Metadata-Version: 2.1
Name: open-captcha
Version: 0.1.3
Summary: CAPTCHA challenges generated from your service's data
Home-page: https://github.com/hasadna/OpenCaptcha
Author: Hasadna
Author-email: info@hasadna.org.il
License: MIT
Description: # OpenCaptcha
        
        [![Build Status](https://img.shields.io/travis/hasadna/OpenCaptcha/master.svg)](https://travis-ci.org/hasadna/OpenCaptcha)
        [![Coveralls](http://img.shields.io/coveralls/hasadna/OpenCaptcha.svg?branch=master)](https://coveralls.io/r/hasadna/OpenCaptcha?branch=master)
        
        OpenCaptcha is a completely self hosted CAPTCHA library that allows web app 
        developers to generate challenges based on data specific to their site.

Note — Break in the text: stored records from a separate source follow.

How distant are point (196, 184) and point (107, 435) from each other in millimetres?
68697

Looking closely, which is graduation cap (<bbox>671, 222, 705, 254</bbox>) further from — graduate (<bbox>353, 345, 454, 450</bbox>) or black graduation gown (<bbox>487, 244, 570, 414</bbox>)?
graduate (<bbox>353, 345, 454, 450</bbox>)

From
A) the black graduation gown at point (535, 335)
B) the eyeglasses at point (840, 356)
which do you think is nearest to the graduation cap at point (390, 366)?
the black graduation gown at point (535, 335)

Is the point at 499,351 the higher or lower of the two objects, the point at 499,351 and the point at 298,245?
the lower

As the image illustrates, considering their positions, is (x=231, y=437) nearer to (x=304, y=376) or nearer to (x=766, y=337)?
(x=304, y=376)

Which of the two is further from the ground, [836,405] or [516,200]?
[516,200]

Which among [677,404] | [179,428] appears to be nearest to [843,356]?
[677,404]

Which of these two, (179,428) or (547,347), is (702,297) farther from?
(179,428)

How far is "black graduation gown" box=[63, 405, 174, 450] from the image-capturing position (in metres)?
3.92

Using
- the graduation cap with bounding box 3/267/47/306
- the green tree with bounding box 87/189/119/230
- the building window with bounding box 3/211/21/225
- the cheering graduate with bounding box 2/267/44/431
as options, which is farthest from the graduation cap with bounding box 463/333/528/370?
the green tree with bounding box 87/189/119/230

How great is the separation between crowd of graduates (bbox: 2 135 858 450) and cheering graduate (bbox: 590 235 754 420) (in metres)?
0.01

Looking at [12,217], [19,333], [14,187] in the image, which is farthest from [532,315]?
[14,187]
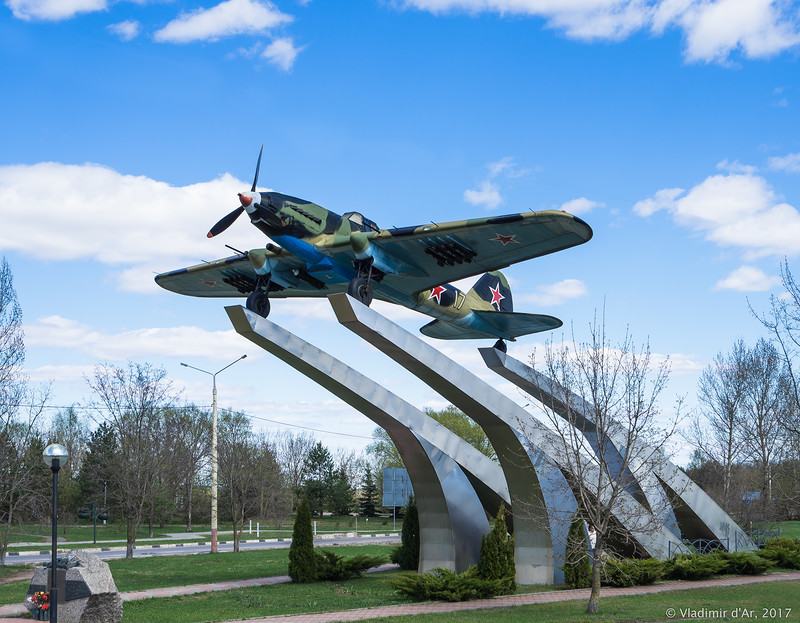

        The information from those challenges is presented graphically to the user 
        (as an image - typically a chart), who then needs to choose the correct answer 
        out of a closed set of options, based on the information in the image.
        
        For example, a site sharing information about the coronavirus outbreak may
        generate a bar chart showing the 3 countries with the most active 
        cases for that day and ask the user to respond with the country that had the 
        most cases. The types of challenges available are templates that can be 
        configured by the hosting site as described below.
        
        ## Installation
        Run `pip install open-captcha`
        
        ## Using OpenCaptcha on your site
        To use OpenCaptcha, the site's backend needs to provide the following:
        - **Data tables** the templates can use to generate challenges. The data would 
        usually be SELECTed from the site's DB.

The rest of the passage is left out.